BBC Wales' business correspondent gives his latest assessment of the state of the Welsh economy.
There's no question that out of the five economic summits we've had in Wales so far the most significant outcome has been Proact - the only wage subsidy scheme now in existence in the UK.
Companies which have gone to short-time working and were financially solvent before the recession can apply for up to £4,000 per worker to help them out. Half goes to the cost of extra training, the other half goes towards a wage subsidy.
So far politicians in London have resisted the calls for a similar scheme from organisations like the Federation of Small Businesses.
First Minister Rhodri Morgan has championed Proact from the start, but will it work?
The theory goes that good companies will be carried through any temporary problems and put in good shape for the upturn by allowing them to not only retain their staff but improve skills at the same time.
Wage subsidies have always split opinion and critics argue that they do not deal with the root causes of weak consumer demand and a lack of finance.

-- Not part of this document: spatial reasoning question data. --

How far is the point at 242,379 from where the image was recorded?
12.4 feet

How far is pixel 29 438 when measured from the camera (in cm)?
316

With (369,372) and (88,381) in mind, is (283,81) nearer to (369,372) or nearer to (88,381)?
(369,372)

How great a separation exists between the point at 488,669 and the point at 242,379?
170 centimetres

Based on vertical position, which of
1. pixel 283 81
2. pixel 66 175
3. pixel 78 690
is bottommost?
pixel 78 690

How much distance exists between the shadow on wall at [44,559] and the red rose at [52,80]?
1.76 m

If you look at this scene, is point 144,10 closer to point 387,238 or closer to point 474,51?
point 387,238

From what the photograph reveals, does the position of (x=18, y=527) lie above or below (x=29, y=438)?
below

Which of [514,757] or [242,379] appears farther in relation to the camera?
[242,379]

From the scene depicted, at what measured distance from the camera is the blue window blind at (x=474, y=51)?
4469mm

In Wales, there are managing directors of Welsh car companies who insist that without the payments they will have to make people redundant. One told me there are very few lights at the end of the tunnel at the moment, and this is one of them.

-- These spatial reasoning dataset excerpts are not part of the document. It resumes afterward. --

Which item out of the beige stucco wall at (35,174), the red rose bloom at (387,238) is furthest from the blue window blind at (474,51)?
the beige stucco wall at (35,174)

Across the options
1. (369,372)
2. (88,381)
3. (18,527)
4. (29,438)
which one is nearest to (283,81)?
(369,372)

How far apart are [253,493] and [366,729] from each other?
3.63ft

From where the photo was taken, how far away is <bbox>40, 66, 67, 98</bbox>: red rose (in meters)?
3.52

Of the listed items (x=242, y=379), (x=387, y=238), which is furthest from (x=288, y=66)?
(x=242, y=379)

Of course, what no-one knows yet is what will happen if the recession continues into next year and the assembly government is asked to protect jobs by signing another £48m cheque.

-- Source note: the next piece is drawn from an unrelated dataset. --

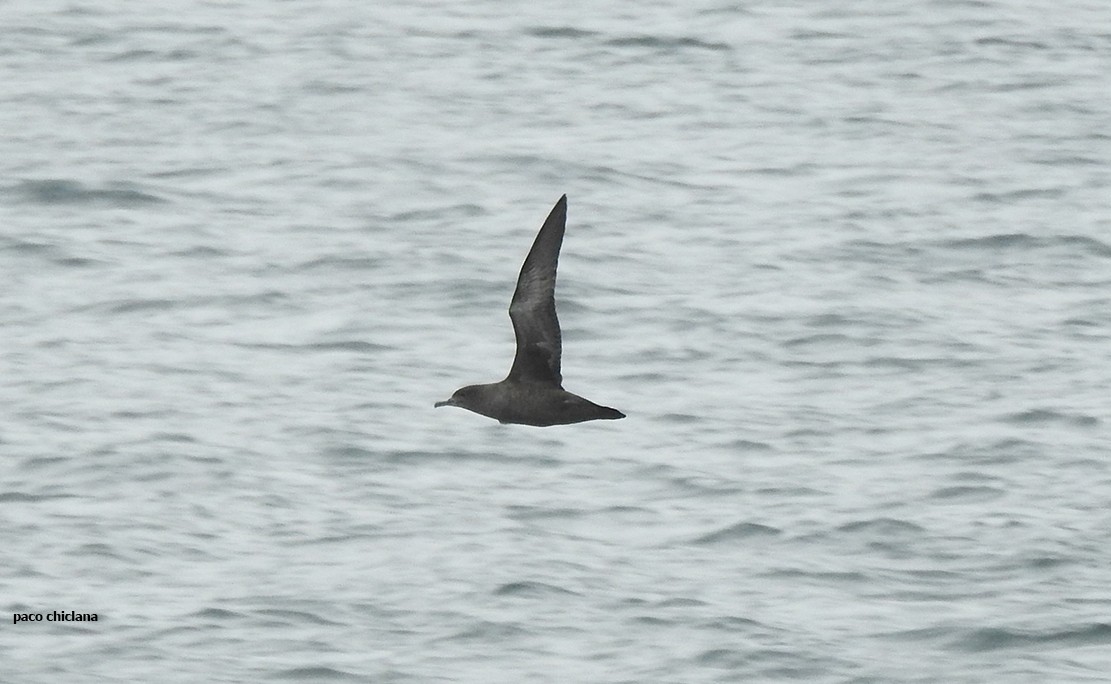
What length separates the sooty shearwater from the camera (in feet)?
Result: 34.9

If they don't, more people could end up in places like the Llanelli job club I visited recently. The manager there has helped knock 126 CVs into shape in one month alone.
The centre is busier now than it has been for many years, not with the usual long-term unemployed, but with people who have been with the same employer for over a decade and have just found themselves looking for work.
To finish on a negative and a positive note, here are two interesting points that were recently published in the latest report by the property consultants King Sturge.
On the negative, it said that south Wales had started to stop the trend of manufacturing shifting to low-cost economies.
However, it said any benefits had now been outweighed by the downturn.
On a better note, the report also said that Wales had not suffered to the extent of other parts of the UK because in recent years it had avoided some of the worst excesses of speculative development and creative investment.